Le suaire du paysage
L’oeuvre de Lilian Euzéby est peuplée de cartes. Cartes du ciel, de cours d’eau, d’îles grecques réelles ou imaginaires. Que nous disent ces cartes de ses liens au paysage ?
On fait des cartes pour se repérer, pour baliser un espace, pour comprendre le monde qui nous entoure. Lilian Euzéby pose, tout autour de lui, une multitude de petits cailloux blancs pour ne pas se perdre, pour trouver ou retrouver un chemin. Car on fait aussi des cartes pour voyager, aller plus loin, repousser les limites de nos horizons. Ceux de L.E. sont à géométrie variable, allant de la géographie intime des gorges du Gardon de son enfance à l’infini des constellations.

Il cartographie également l’histoire de l’art quand il précipite, comme un chimiste, l’essence d’un paysagiste flamand du XVII ème siècle dans un galet, faisant advenir des images puissantes et odorantes dans le grain du papier et par l’écriture simple qui accompagne cette synecdoque minérale.
Les cartes servent aussi à délimiter des territoires, à placer des frontières.
Chez le « Douanier Euzeby », c’est la libre circulation des références, des mythes et des formes qui prévaut. Les échanges et les réseaux l’emportent sur les dogmes et les esprits fermés.

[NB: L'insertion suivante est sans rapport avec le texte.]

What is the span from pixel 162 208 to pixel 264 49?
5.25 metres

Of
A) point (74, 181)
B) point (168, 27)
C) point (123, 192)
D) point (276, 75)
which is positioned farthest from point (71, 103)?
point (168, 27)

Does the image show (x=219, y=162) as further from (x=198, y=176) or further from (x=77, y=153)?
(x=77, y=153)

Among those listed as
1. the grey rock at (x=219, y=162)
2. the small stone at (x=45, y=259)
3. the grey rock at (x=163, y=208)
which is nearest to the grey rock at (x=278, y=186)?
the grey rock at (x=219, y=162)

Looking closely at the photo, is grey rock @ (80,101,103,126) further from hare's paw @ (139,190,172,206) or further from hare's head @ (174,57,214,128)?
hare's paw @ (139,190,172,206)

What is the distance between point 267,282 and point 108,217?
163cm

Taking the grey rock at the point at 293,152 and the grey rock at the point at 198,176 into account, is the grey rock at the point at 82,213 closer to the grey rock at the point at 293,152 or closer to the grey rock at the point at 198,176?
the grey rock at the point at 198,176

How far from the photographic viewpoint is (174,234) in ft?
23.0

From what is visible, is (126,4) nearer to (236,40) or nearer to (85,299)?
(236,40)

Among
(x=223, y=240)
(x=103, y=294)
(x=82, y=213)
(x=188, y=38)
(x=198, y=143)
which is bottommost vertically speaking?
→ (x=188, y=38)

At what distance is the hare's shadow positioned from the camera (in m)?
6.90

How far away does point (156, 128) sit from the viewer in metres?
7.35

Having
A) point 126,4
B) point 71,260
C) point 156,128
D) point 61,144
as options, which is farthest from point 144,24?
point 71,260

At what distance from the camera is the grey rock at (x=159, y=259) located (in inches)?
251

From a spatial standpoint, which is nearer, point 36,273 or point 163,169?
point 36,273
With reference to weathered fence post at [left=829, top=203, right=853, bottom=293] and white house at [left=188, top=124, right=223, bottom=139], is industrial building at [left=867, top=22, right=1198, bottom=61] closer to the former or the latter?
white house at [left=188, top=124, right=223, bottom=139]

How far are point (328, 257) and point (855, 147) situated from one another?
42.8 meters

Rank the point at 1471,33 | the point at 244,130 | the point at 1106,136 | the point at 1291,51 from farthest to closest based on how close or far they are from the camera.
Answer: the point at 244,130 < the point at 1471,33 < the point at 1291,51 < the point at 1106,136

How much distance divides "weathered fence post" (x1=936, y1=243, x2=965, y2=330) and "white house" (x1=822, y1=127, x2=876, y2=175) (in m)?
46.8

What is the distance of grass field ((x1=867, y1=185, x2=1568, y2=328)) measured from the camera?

Ses cartographies sont aussi celles de la peinture, du support, du flux et reflux de la matière colorée. Les peintures de L.E. absorbent le paysage par capillarité, se plient aux méandres, aux gouffres, et laissent apparaître une preuve fantomatique de cette réalité terrestre. Le papier et la toile ont chacun leur propre logique morphologique, leurs sédiments, leurs plissements hercyniens.
Dans le triptyque Les territoires de Dante, 2018, L.E. nous convie à l’expérience de l’effacement du paysage, des profondeurs infernales de la « selva oscura » au « paradiso », par le retrait de l’encre, au profit d’un support craquelé et nu. Le paradis au risque du vide.

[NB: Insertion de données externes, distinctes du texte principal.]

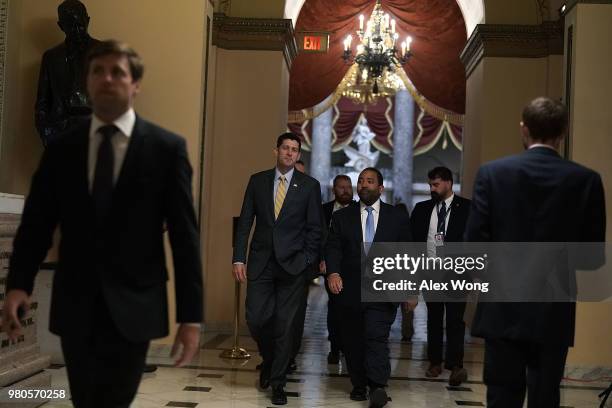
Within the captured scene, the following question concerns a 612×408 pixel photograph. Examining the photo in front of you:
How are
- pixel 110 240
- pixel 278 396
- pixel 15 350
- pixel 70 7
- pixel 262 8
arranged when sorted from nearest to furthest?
pixel 110 240, pixel 15 350, pixel 278 396, pixel 70 7, pixel 262 8

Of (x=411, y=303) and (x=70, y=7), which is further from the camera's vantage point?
(x=70, y=7)

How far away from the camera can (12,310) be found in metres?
2.49

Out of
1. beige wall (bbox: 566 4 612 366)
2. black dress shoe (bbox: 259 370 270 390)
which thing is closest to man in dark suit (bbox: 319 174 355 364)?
black dress shoe (bbox: 259 370 270 390)

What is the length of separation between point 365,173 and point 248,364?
7.64ft

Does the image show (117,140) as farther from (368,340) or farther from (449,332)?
(449,332)

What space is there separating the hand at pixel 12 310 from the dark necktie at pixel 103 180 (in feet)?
1.18

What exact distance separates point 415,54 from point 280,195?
719cm

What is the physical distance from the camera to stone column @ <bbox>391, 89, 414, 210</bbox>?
2450 cm

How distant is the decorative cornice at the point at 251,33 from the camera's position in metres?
9.51

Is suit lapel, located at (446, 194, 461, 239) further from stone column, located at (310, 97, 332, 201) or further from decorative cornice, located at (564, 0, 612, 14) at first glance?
stone column, located at (310, 97, 332, 201)

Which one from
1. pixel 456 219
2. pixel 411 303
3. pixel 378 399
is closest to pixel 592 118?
pixel 456 219

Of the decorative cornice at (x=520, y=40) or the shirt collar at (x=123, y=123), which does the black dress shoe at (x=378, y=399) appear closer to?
the shirt collar at (x=123, y=123)

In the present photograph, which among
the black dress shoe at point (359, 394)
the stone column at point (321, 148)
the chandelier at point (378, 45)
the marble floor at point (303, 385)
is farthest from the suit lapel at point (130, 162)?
the stone column at point (321, 148)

Toutes ces cartes seraient-elles des suaires, des voiles de Véronique ? Mais de quelle mort, de quel paysage idéal ou mythifié garderaient-t-elles l’empreinte ?
Déjà, pour Une même terre nous garde, 2013-2014, L.E. avait sédimenté, en un long linceul, les guerriers morts de l’Iliade, toponymie macabre et héroïque enchâssée dans des coulures bleues.
Eau, peinture, strates et graphies s’y écoulent horizontalement contre toute logique. Les mots méticuleux écrits sur la toile convoquent une culture antédiluvienne, ouvrent cette micro-géographie picturale à une histoire bercée de mythes.